Begitu dia berjalan ke kota kuno Roran, Kuroto merasakan penindasan.
Penindasan itu bukan dari Chakra, tetapi dari kehadiran perasaan, dia merasa mirip dengan bagaimana perasaan manusia biasa di hadapan binatang buas.
…Byakugan…
Mengaktifkan Byakugan, Kuroto mengamati segala sesuatu di sekitarnya, dan sambil berjalan dengan hati-hati menuju menara pusat, dia memberikan perhatian khusus pada setiap gerakan di sekitarnya.
Dalam persepsi Byakugan-nya, seluruh kota dalam keadaan sunyi, tanpa tanda-tanda aktivitas sama sekali, dan juga tidak ada chakra dalam persepsinya.
“Ini agak aneh!”
Menyaksikan adegan seperti itu, Kuroto memiliki keraguan di hatinya.
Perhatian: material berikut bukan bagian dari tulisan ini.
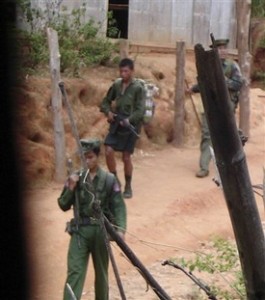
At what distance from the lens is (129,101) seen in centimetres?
884

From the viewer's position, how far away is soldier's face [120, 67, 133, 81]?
27.9ft

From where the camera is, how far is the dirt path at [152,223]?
6.96m

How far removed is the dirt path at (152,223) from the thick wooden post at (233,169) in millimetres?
4644

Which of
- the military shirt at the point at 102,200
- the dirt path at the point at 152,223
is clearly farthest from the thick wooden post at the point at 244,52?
the military shirt at the point at 102,200

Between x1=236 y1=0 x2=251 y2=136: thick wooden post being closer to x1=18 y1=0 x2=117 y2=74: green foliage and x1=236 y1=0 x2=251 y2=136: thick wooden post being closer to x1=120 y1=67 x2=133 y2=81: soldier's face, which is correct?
x1=18 y1=0 x2=117 y2=74: green foliage

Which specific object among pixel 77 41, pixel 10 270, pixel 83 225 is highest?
pixel 77 41

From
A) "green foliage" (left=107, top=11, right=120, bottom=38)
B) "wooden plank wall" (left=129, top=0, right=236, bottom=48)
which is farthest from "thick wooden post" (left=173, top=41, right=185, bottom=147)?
"wooden plank wall" (left=129, top=0, right=236, bottom=48)

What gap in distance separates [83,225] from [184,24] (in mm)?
9644

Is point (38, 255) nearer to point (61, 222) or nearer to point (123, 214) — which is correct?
point (61, 222)

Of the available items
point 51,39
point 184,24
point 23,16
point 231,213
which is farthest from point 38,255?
point 184,24

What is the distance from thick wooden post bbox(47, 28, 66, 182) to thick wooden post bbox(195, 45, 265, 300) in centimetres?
797

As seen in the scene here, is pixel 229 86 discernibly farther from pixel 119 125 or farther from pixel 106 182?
pixel 106 182

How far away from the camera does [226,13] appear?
15.4m

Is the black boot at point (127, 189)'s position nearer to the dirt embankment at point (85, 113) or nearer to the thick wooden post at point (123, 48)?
the dirt embankment at point (85, 113)
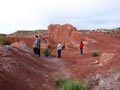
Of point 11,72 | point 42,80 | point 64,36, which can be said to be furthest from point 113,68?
point 64,36

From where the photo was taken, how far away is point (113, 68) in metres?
18.2

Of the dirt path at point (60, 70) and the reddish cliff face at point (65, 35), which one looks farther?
the reddish cliff face at point (65, 35)

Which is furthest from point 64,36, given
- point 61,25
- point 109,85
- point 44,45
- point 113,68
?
point 109,85

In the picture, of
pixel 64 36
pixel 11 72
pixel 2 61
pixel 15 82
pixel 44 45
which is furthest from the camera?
pixel 64 36

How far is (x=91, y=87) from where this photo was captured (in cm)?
1503

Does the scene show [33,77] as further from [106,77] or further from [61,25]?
[61,25]

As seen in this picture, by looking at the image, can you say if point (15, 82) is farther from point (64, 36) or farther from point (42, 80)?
point (64, 36)

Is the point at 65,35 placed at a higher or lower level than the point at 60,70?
higher

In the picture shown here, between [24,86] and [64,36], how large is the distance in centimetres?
4525

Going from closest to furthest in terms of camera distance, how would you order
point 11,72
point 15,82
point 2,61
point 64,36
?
point 15,82
point 11,72
point 2,61
point 64,36

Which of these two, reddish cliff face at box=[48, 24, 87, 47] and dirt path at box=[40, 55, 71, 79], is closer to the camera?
dirt path at box=[40, 55, 71, 79]

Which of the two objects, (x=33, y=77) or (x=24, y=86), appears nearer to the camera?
(x=24, y=86)

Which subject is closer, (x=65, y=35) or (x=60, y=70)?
(x=60, y=70)

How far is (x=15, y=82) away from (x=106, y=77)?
161 inches
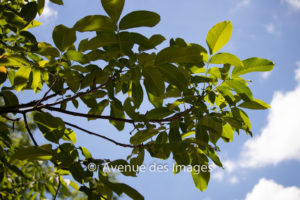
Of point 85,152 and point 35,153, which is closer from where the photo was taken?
point 35,153

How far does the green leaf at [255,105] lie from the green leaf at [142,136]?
509 millimetres

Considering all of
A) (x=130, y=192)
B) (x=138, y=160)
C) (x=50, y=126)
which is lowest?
(x=130, y=192)

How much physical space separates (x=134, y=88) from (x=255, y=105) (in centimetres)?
67

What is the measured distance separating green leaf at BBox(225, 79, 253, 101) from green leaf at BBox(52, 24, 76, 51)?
78cm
Tidak peduli seberapa tidak berpenghuni tempat itu mungkin ada makhluk seperti ular, tikus, semut, laba-laba, dan serangga lainnya di sini, tapi anehnya Kuroto tidak bisa merasakan tanda-tanda kehidupan.
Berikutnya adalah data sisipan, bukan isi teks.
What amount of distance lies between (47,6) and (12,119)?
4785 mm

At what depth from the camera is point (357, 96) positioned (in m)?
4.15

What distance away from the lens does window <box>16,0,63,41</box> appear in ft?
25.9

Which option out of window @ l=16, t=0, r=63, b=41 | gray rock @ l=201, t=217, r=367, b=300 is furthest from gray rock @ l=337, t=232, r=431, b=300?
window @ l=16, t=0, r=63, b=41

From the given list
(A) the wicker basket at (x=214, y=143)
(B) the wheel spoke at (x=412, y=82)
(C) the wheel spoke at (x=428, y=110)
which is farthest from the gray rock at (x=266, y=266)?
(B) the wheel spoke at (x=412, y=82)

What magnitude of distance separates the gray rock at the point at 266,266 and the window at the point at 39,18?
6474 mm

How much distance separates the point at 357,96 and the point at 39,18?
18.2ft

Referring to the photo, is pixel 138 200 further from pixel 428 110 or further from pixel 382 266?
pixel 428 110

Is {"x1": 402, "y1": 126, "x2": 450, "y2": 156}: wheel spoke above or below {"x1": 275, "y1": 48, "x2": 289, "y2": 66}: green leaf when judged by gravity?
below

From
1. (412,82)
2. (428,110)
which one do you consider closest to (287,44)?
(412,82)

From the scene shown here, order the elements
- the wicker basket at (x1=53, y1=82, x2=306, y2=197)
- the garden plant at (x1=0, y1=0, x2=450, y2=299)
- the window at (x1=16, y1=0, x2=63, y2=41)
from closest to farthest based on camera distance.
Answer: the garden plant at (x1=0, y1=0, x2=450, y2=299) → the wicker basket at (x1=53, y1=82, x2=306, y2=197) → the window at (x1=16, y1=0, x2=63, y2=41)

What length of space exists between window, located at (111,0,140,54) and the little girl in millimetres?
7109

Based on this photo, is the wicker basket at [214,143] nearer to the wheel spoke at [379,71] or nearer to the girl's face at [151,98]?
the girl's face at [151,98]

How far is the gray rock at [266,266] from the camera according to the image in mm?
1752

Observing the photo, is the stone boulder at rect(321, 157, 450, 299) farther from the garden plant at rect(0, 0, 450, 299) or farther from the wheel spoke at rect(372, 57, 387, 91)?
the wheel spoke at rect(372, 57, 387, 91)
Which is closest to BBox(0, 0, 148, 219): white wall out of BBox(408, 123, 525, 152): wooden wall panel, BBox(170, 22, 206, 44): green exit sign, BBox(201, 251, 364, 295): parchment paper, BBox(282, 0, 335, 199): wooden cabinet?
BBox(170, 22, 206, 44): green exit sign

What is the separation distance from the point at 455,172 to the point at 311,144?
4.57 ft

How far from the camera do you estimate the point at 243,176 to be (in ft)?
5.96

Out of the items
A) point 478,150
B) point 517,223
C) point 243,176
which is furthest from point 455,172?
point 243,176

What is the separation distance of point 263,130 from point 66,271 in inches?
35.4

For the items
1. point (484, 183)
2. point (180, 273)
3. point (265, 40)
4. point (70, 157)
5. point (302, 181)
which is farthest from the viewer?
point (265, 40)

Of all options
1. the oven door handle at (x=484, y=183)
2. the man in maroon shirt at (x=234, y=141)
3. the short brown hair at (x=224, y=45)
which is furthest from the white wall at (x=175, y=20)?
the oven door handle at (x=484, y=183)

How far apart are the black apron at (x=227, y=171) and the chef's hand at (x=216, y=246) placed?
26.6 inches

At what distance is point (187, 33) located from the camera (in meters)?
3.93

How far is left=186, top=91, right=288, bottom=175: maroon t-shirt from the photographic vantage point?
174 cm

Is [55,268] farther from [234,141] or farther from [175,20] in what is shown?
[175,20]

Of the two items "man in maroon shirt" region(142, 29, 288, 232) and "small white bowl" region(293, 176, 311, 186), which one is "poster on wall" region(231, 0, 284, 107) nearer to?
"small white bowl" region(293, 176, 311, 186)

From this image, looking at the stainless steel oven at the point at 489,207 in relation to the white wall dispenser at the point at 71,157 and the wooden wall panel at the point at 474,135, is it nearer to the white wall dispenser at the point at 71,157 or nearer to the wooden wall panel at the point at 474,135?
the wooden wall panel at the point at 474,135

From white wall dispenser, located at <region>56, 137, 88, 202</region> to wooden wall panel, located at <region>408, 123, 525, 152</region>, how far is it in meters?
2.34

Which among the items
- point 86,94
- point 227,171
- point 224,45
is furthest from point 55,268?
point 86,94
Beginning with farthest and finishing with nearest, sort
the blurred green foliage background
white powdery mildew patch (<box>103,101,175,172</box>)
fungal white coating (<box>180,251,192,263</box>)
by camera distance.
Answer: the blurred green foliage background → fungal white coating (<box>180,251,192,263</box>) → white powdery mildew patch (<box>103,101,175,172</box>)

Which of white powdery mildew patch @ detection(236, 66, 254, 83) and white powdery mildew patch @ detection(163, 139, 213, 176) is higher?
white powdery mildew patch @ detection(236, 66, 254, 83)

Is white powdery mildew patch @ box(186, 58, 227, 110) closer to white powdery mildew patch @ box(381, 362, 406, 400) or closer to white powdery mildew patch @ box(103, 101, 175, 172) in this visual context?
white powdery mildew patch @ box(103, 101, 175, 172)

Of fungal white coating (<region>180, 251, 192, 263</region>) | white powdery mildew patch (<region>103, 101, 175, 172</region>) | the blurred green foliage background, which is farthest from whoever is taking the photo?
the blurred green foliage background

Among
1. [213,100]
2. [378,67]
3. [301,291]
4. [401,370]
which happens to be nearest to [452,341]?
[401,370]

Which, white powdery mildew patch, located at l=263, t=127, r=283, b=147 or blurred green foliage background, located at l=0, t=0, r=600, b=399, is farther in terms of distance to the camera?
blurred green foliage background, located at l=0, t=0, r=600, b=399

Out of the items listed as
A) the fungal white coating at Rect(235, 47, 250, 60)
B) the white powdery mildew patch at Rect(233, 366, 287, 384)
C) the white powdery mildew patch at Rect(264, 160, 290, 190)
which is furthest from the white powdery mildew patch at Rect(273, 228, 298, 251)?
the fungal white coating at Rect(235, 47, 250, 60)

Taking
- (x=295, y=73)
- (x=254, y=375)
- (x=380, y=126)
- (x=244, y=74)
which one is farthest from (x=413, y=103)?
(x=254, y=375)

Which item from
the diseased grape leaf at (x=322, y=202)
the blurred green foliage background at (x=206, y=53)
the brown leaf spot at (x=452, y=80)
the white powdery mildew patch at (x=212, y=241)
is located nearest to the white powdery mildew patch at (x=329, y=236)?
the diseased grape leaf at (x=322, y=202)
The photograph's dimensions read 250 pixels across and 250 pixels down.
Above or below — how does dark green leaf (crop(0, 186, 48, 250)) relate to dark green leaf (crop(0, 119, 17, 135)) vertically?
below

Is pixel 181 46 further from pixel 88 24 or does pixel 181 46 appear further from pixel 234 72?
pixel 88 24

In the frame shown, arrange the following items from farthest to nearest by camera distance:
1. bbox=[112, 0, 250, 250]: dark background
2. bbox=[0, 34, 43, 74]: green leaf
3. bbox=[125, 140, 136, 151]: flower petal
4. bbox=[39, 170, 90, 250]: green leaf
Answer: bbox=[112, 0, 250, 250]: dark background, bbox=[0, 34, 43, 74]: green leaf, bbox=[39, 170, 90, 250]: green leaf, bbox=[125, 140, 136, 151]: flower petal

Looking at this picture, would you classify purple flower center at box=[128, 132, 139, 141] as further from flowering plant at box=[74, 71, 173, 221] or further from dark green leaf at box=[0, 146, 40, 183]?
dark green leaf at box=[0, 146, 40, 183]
Ini sedikit mengganggunya.
Sambil menggelengkan kepalanya karena kecewa, Kuroto memutuskan untuk melepaskan hal aneh seperti itu, lagipula, dia tidak memiliki rasa takut.
Tidak peduli seberapa buruk situasinya, tidak akan cukup buruk baginya untuk panik tentang hal itu, dengan kekuatannya saat ini, setidaknya Kuroto memiliki kepercayaan diri untuk bisa mundur dengan aman.
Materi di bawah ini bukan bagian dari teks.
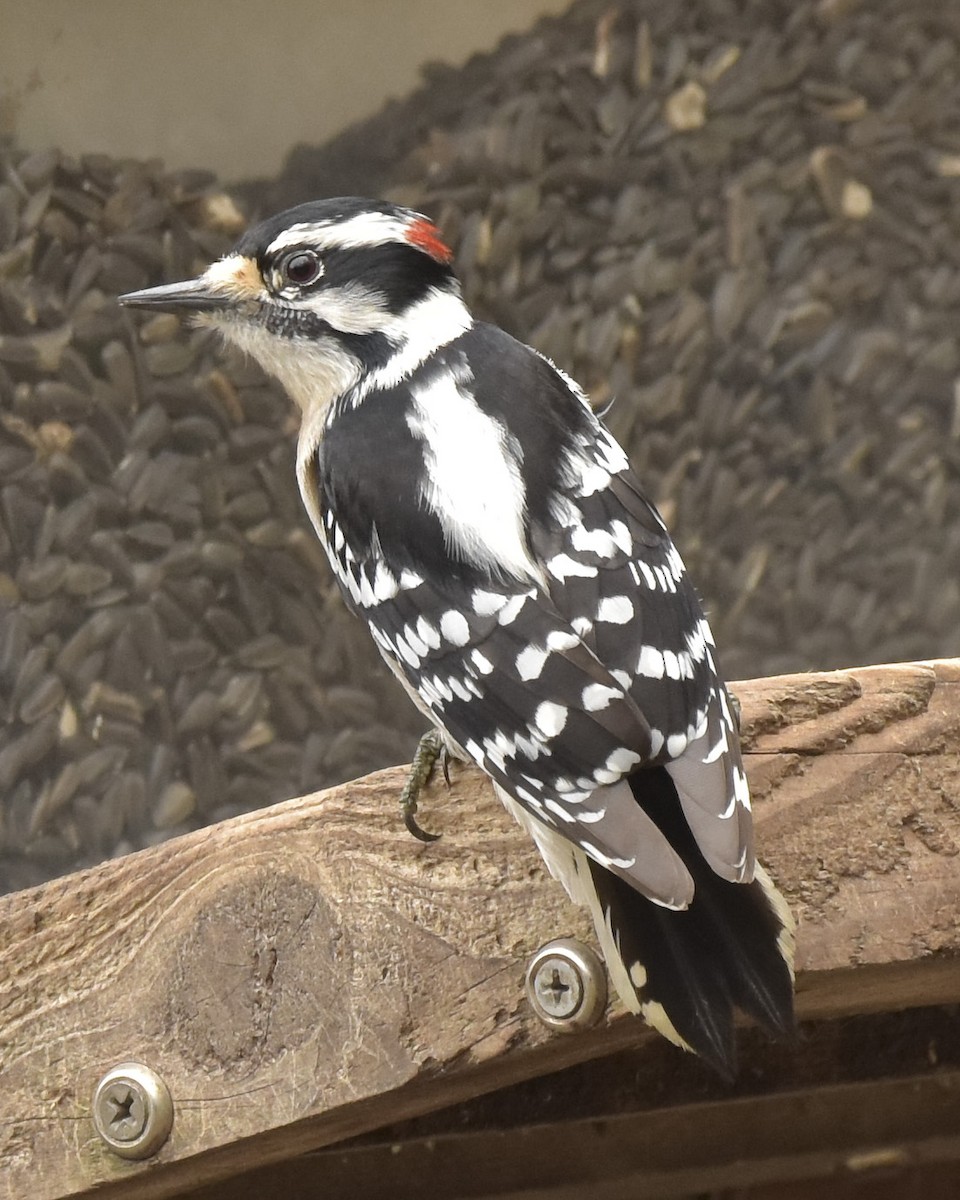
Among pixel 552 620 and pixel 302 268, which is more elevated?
pixel 302 268

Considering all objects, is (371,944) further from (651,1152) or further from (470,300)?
(470,300)

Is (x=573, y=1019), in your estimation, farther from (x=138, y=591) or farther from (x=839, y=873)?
(x=138, y=591)

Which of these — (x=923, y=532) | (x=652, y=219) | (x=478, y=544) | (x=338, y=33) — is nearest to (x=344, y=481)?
(x=478, y=544)

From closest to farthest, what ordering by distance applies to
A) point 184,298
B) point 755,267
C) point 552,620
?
point 552,620 → point 184,298 → point 755,267

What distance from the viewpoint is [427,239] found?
1601 millimetres

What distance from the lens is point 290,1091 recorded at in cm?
125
Dan kepastian mutlak itu ada bahkan jika Chakra Vena Naga mengamuk.
Jadi, tanpa terlalu peduli, Kuroto datang ke tempat Yondaime-Sama menyegel Vena Naga.
Mengamati segel yang digunakan untuk beberapa saat, Kuroto bergumam sambil berpikir, ‘Tentu saja, itu adalah segel majemuk.’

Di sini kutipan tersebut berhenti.